▸ Given information:
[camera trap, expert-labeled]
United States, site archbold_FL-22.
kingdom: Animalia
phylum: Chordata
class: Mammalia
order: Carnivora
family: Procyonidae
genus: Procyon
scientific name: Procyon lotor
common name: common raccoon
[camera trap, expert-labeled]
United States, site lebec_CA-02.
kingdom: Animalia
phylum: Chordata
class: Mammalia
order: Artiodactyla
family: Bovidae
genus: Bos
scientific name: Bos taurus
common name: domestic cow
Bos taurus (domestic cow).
---
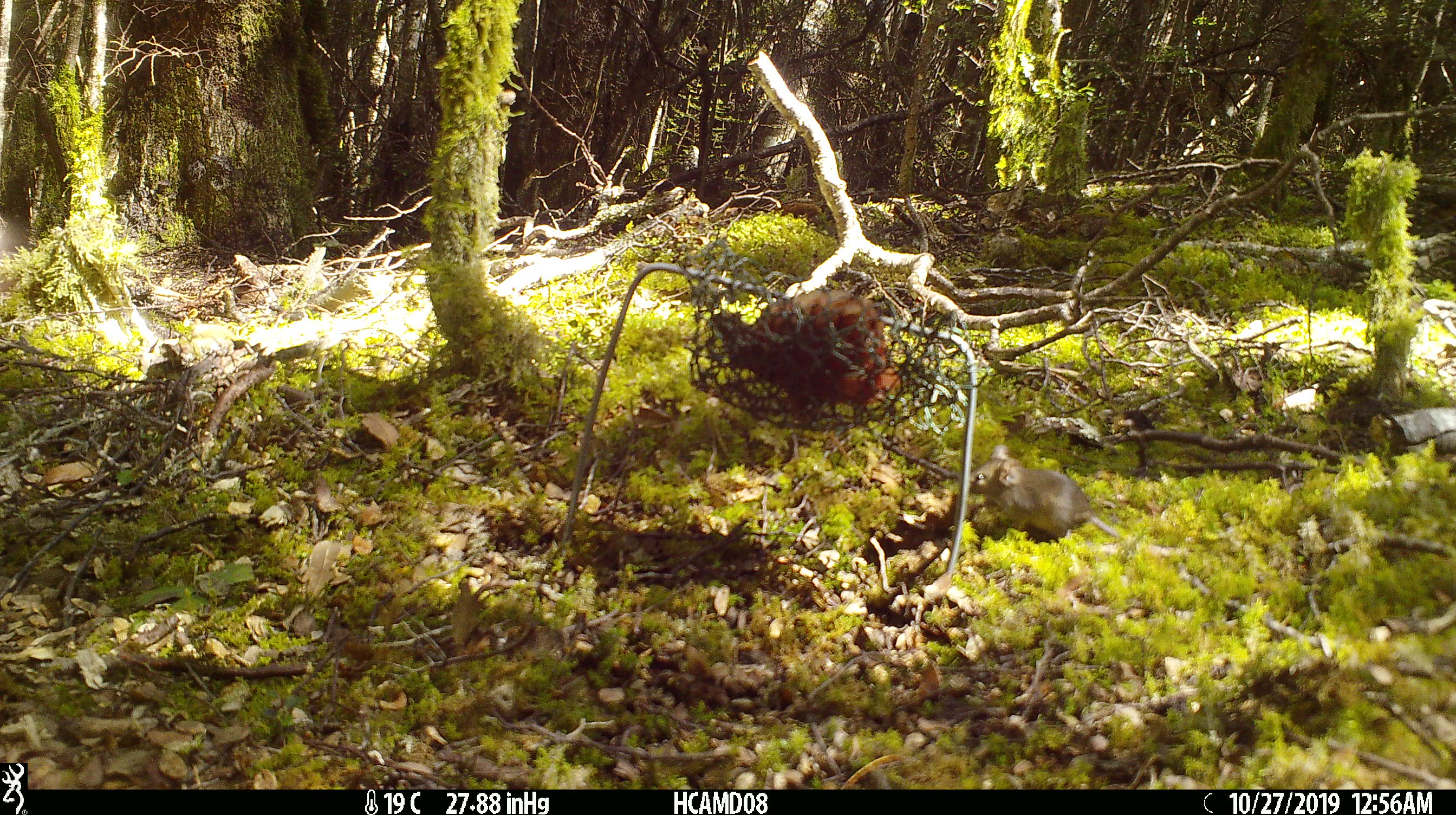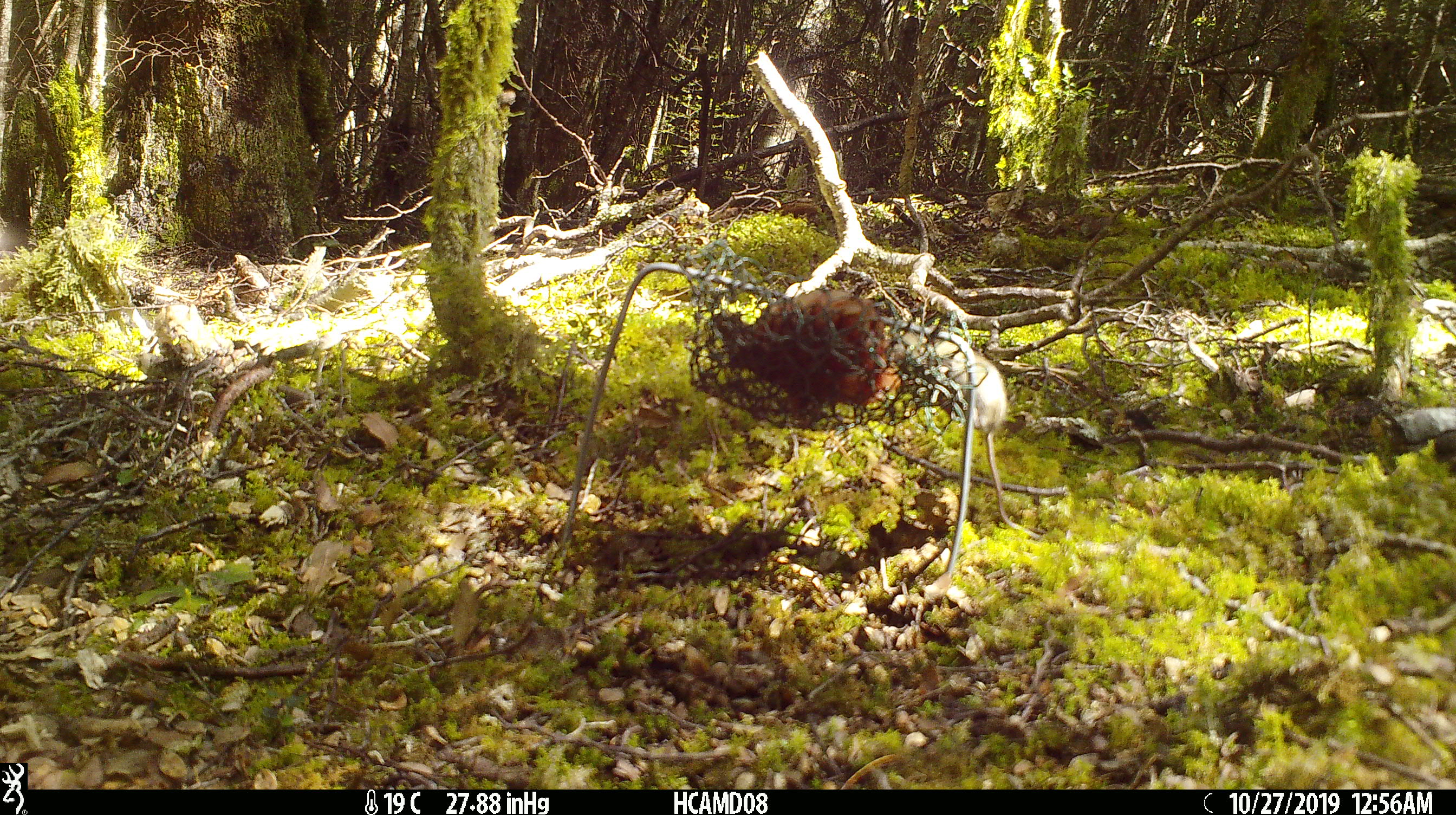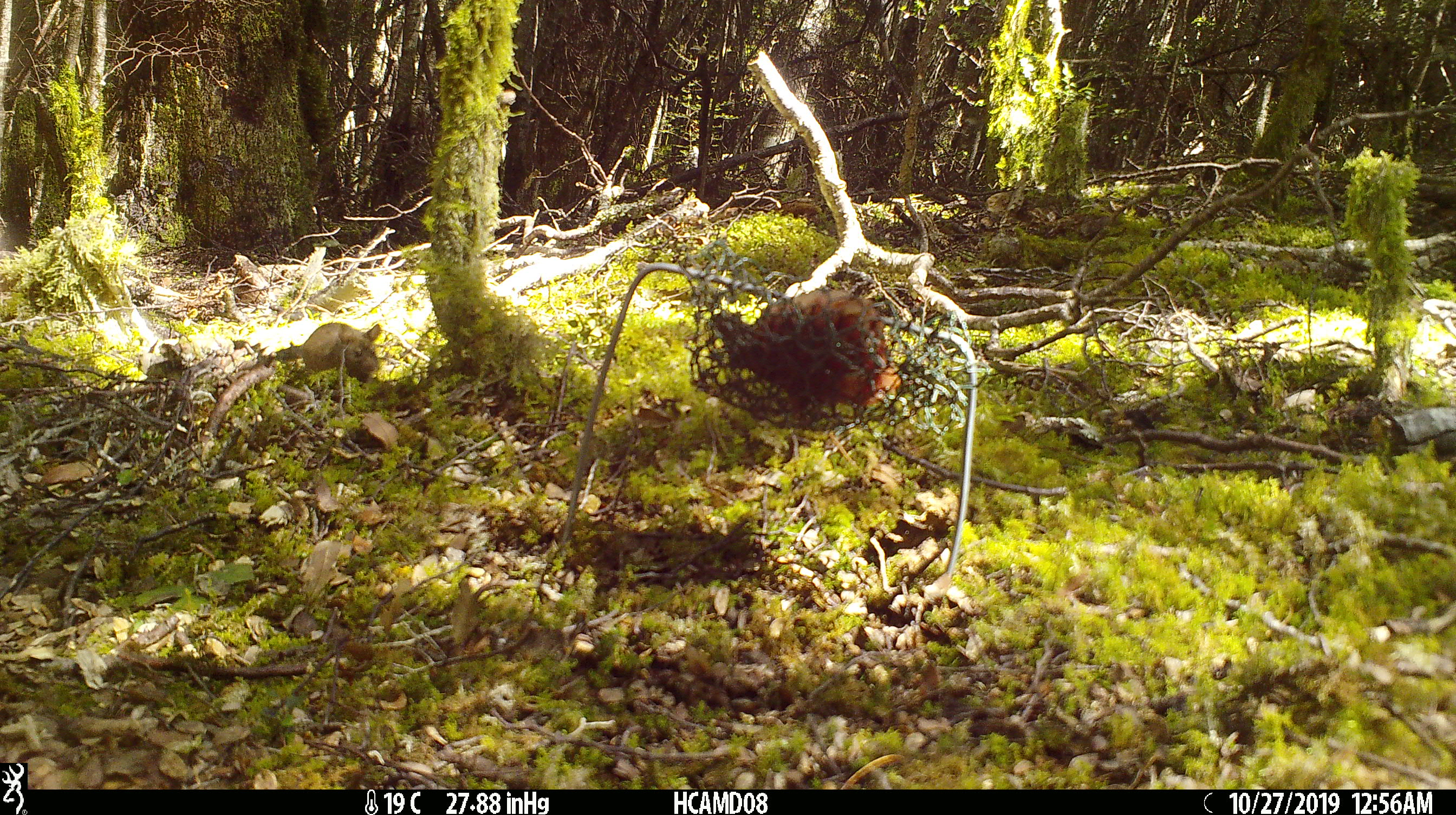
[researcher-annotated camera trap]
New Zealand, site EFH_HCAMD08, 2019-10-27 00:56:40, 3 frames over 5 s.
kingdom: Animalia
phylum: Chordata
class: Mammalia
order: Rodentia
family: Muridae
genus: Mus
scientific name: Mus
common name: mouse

▸ Task statement:
Once you find the line with "[researcher-annotated camera trap]" above, print it and every line after it up to and including the line with "common name: mouse", exactly as written and nothing else.

▸ Task output:
[researcher-annotated camera trap]
New Zealand, site EFH_HCAMD08, 2019-10-27 00:56:40, 3 frames over 5 s.
kingdom: Animalia
phylum: Chordata
class: Mammalia
order: Rodentia
family: Muridae
genus: Mus
scientific name: Mus
common name: mouse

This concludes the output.